Personal Stories

It’s Complicated.

Written August 2013. 

<a href="photo credit: Will Lion via photopin

I am a person of my thoughts.  I tend to keep these thoughts to myself until I have disseminated to the point where I can talk about it – if I can.  Let me explain that.  I am a person who compartmentalizes everything in my life.  I have a shelf for my personal relationships with family, one for co-workers, one for acquaintances etc,.  That’s how I get through life most times.  The main reason I have this site is so I can articulate into written word in what I just cannot verbalize.  I wish I could handle all of my life this way, but I know it’s just impossible.  A girl can dream, right?

I am of the school of thought that you create your own circumstances by what you allow within your sphere of influence.   I’ve spent a few days in my own quiet head thinking to myself – why do I make my life so complicated?  You see, it’s not what’s thrown at you at any given day.  Some of that you can control, and of course some of it you can’t.  It’s what a person allows to influence them – good or bad.  It’s how a person reacts to any situation given to them.  It’s either glass half full or empty (although I hate that analogy, but it’s all I have for now).  Finally:  It’s what a person accepts themselves to be treated by others.

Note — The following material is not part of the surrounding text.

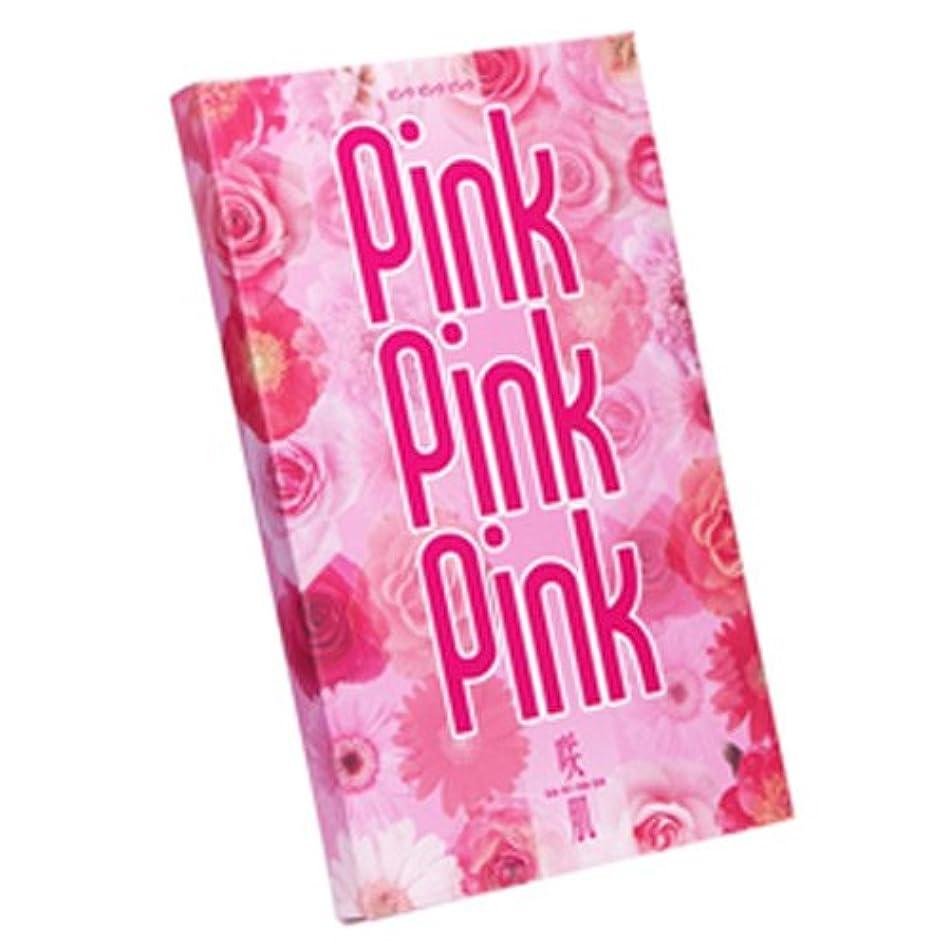 マンモスアライメントチャールズキージング咲肌 PinkPinkPink バストうるるんマスク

After re-reading my post earlier this week titled “Our Own Worst Enemy,” which was a subject about frustration that I believe women have that they have to be “Wonder Woman.”  Even though it would be cool to have a Wonder Woman suit to cruise around town in.  We have to do for you, him, kids, family, work, and God knows what else before WE put ourselves FIRST.  I am finally learning that I can’t be everything for everyone all the time.   I am realizing now however that I make my life incredibly complicated and I really don’t have to.  We, as women, don’t have to.  Now, our brains are a bit different than men’s but they seem to have the First Prize in how not to make things so difficult.  We need to learn that.

I am now centering in my thinking on my “sphere of influence.”  Who really does influence me?  Who are those people?  Should they really be in my realm of consciousness?  If it’s not a positive reinforcement in my life, why am I still allowing that to be a part of my life?  Since there are many “items” in my life that is changing right now, I need to look at who is knocking at my door and quite frankly – do I want to answer it anymore?  I am beginning to use the following mantra:  “If it doesn’t “feel” (seem) right, is it really “right” for me?  I am finding when I am the most quiet and can just hear myself breathe without any interruptions – that’s the best time for me to make those decisions.  It’s a pinch of  brain smarts, and a cup of intuition.  Women need to be more tuned into our sense of intuition – but we self-doubt it at every turn.  We are taught to do that.  I am unlearning that bad behavior now before it’s too late.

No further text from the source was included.